[Visual spatial reasoning items]
■ ■ ■ ■

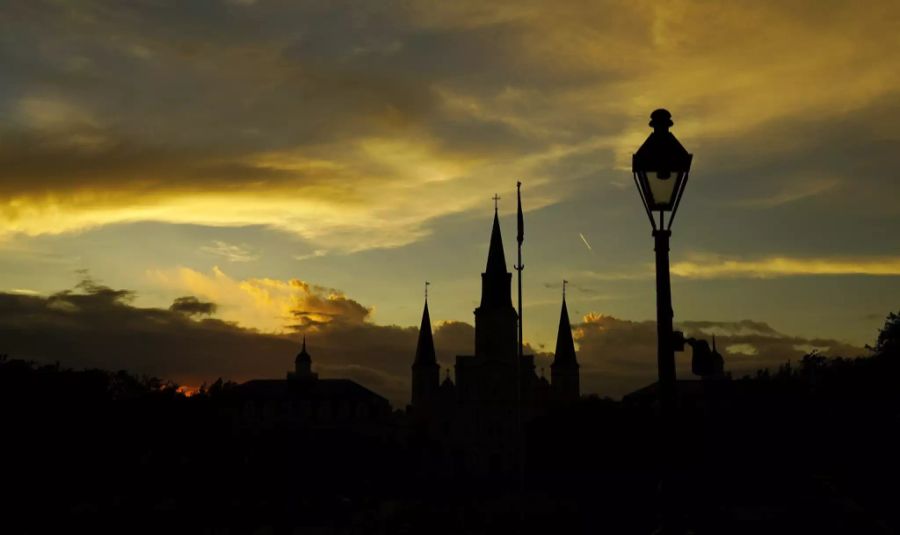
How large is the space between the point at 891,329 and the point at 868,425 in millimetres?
58665

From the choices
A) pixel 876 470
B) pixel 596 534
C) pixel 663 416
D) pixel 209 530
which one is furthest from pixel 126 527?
A: pixel 663 416

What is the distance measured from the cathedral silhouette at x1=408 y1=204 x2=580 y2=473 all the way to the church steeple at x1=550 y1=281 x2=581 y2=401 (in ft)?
0.48

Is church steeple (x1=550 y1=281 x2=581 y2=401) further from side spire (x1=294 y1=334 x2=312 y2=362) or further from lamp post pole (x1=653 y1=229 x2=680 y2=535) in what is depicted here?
lamp post pole (x1=653 y1=229 x2=680 y2=535)

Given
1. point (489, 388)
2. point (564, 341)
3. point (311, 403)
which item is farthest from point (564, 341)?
point (311, 403)

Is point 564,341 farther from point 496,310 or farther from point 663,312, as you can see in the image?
point 663,312

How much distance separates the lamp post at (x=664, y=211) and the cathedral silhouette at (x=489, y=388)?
124m

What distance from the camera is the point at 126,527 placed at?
50.8 meters

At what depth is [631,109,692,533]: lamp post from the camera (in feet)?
31.3

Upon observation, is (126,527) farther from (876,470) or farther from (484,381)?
(484,381)

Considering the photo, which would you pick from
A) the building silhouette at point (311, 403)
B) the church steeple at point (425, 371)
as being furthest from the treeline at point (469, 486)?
the building silhouette at point (311, 403)

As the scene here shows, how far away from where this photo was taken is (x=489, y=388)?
139 meters

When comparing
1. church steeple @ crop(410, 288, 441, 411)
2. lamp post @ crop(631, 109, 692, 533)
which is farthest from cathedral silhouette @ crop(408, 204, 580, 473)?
lamp post @ crop(631, 109, 692, 533)

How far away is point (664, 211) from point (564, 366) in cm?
14397

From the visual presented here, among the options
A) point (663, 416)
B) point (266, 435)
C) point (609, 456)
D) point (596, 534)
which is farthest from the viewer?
point (266, 435)
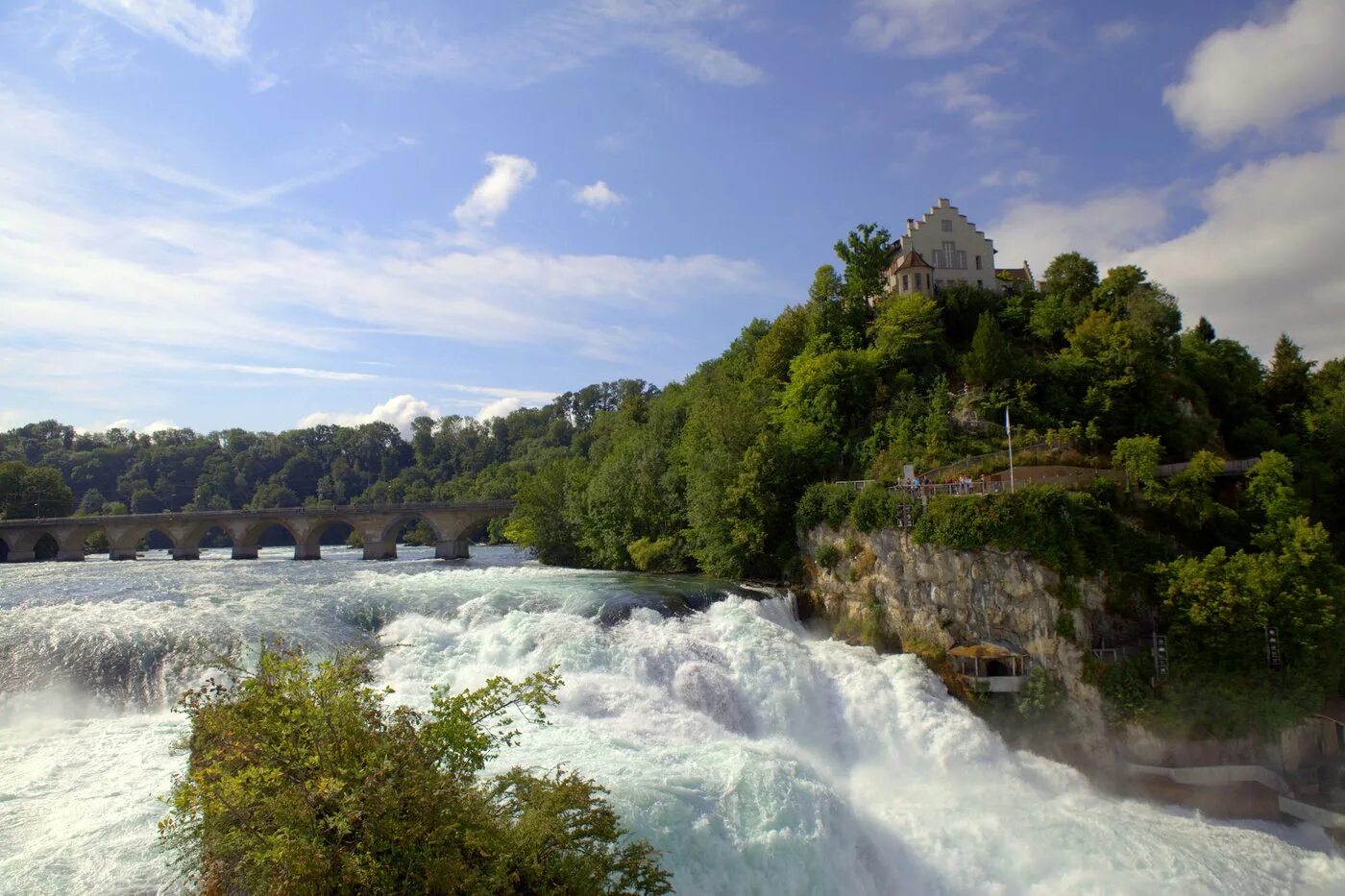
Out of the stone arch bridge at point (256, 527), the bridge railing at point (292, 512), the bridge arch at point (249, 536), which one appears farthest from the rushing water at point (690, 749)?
the bridge arch at point (249, 536)

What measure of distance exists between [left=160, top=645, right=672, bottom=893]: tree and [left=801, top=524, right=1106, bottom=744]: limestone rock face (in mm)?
19182

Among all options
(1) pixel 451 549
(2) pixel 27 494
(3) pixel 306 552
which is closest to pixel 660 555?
(1) pixel 451 549

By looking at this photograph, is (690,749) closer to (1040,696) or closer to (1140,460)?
(1040,696)

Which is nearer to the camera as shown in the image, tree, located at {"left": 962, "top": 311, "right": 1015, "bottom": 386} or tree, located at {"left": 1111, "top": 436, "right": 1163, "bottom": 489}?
tree, located at {"left": 1111, "top": 436, "right": 1163, "bottom": 489}

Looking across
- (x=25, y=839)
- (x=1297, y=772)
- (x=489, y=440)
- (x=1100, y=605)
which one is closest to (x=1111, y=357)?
(x=1100, y=605)

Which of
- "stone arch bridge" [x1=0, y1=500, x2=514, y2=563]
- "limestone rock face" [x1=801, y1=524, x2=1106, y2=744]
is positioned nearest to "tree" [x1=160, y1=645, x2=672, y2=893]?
"limestone rock face" [x1=801, y1=524, x2=1106, y2=744]

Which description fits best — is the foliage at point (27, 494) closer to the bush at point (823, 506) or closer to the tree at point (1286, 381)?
the bush at point (823, 506)

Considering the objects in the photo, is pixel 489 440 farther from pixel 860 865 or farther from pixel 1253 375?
pixel 860 865

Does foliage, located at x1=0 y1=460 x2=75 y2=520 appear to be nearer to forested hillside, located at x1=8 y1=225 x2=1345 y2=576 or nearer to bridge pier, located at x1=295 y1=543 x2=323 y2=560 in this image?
bridge pier, located at x1=295 y1=543 x2=323 y2=560

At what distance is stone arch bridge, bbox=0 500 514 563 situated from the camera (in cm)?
6638

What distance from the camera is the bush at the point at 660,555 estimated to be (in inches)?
1716

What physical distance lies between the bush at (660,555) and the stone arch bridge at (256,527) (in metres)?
22.8

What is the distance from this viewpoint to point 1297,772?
24.0 meters

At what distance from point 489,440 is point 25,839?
14349 cm
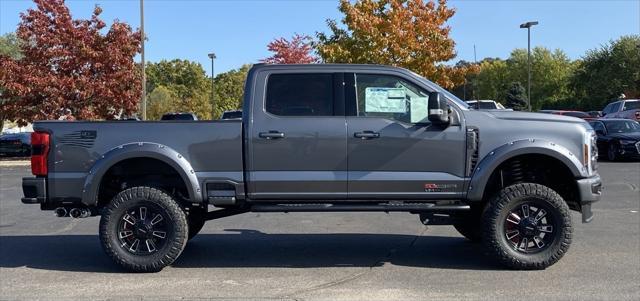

■ ■ ■ ■

Write out all of the material again with "from the viewer" substituted for every "from the camera", keeping everything else the same. Leave the pictures out.

SOLUTION FOR THIS PROBLEM:
How large is the space between the point at 891,329 and the point at 868,425 in millimetres?
58665

From the choices
A) pixel 876 470
B) pixel 596 534
C) pixel 663 416
D) pixel 209 530
which one is furthest from pixel 126 527?
A: pixel 663 416

What is the distance measured from the cathedral silhouette at x1=408 y1=204 x2=580 y2=473 all the way to the church steeple at x1=550 y1=281 x2=581 y2=401 (in ft)?
0.48

Is church steeple (x1=550 y1=281 x2=581 y2=401) further from side spire (x1=294 y1=334 x2=312 y2=362) or further from lamp post pole (x1=653 y1=229 x2=680 y2=535) in what is depicted here?
lamp post pole (x1=653 y1=229 x2=680 y2=535)

Given
1. point (489, 388)
2. point (564, 341)
3. point (311, 403)
which item is farthest from point (564, 341)?
point (311, 403)

Is point 564,341 farther from point 496,310 or farther from point 663,312, as you can see in the image?
point 663,312

How much distance separates the lamp post at (x=664, y=211) and the cathedral silhouette at (x=489, y=388)?
124m

What distance from the viewer is the point at 126,527 placed at?
50.8 meters

At what depth is [631,109,692,533]: lamp post from the viewer (in feet)?
31.3

Upon observation, is (126,527) farther from (876,470) or farther from (484,381)?
(484,381)

Considering the photo, which would you pick from
A) the building silhouette at point (311, 403)
B) the church steeple at point (425, 371)
as being furthest from the treeline at point (469, 486)?
the building silhouette at point (311, 403)

As the scene here shows, how far away from where this photo was taken is (x=489, y=388)?
139 meters

When comparing
1. church steeple @ crop(410, 288, 441, 411)
2. lamp post @ crop(631, 109, 692, 533)
which is farthest from cathedral silhouette @ crop(408, 204, 580, 473)?
lamp post @ crop(631, 109, 692, 533)

How far away is point (664, 211) from point (564, 366) in cm?
14397

From the visual presented here, among the options
A) point (663, 416)
B) point (266, 435)
C) point (609, 456)
D) point (596, 534)
which is farthest from the viewer?
point (266, 435)
Out of the stone arch bridge at point (256, 527), the bridge railing at point (292, 512), the bridge arch at point (249, 536), which one appears farthest from the rushing water at point (690, 749)?
the bridge arch at point (249, 536)

What measure of distance exists between [left=160, top=645, right=672, bottom=893]: tree and [left=801, top=524, right=1106, bottom=744]: limestone rock face (in mm)?
19182

Among all options
(1) pixel 451 549
(2) pixel 27 494
(3) pixel 306 552
which is closest to pixel 660 555?
(1) pixel 451 549

By looking at this photograph, is (690,749) closer to (1040,696) or closer to (1140,460)?
(1040,696)

Which is nearer to the camera as shown in the image, tree, located at {"left": 962, "top": 311, "right": 1015, "bottom": 386} or tree, located at {"left": 1111, "top": 436, "right": 1163, "bottom": 489}?
tree, located at {"left": 1111, "top": 436, "right": 1163, "bottom": 489}

Looking across
- (x=25, y=839)
- (x=1297, y=772)
- (x=489, y=440)
- (x=1100, y=605)
which one is closest to (x=1111, y=357)?
(x=1100, y=605)

Which of
- "stone arch bridge" [x1=0, y1=500, x2=514, y2=563]
- "limestone rock face" [x1=801, y1=524, x2=1106, y2=744]
is positioned nearest to "tree" [x1=160, y1=645, x2=672, y2=893]?
"limestone rock face" [x1=801, y1=524, x2=1106, y2=744]

Which description fits best — is the foliage at point (27, 494) closer to the bush at point (823, 506) or closer to the tree at point (1286, 381)?
the bush at point (823, 506)

Considering the objects in the photo, is pixel 489 440 farther from pixel 860 865 or farther from pixel 1253 375?
pixel 860 865

Does foliage, located at x1=0 y1=460 x2=75 y2=520 appear to be nearer to forested hillside, located at x1=8 y1=225 x2=1345 y2=576 or nearer to bridge pier, located at x1=295 y1=543 x2=323 y2=560 in this image?
bridge pier, located at x1=295 y1=543 x2=323 y2=560

At what distance is stone arch bridge, bbox=0 500 514 563 situated from the viewer (in cm)?
6638

What distance from the viewer is the bush at the point at 660,555 estimated to be (in inches)?
1716

What physical distance lies between the bush at (660,555) and the stone arch bridge at (256,527) (in metres)?
22.8

What is the distance from this viewpoint to point 1297,772?
24.0 meters

At what distance from point 489,440 is point 25,839?
14349 cm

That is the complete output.